Saved entries:
__________________________________________________

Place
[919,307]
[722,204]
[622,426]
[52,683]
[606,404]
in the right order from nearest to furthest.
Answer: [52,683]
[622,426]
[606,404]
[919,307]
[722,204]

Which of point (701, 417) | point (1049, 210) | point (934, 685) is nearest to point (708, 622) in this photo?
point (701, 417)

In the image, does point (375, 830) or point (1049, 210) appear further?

__________________________________________________

> _Task statement_
Render the data above as a JSON array of strings, with one string per line and blank lines omitted.

> _Response for this exercise_
[
  "Place",
  "[919,307]",
  "[722,204]",
  "[622,426]",
  "[52,683]",
  "[606,404]",
  "in the right order from nearest to furthest.",
  "Answer: [52,683]",
  "[622,426]",
  "[606,404]",
  "[919,307]",
  "[722,204]",
  "Which of point (701, 417) | point (1049, 210) | point (934, 685) is nearest to point (708, 622) in this photo?",
  "point (701, 417)",
  "In the image, does point (375, 830) or point (1049, 210) appear further?"
]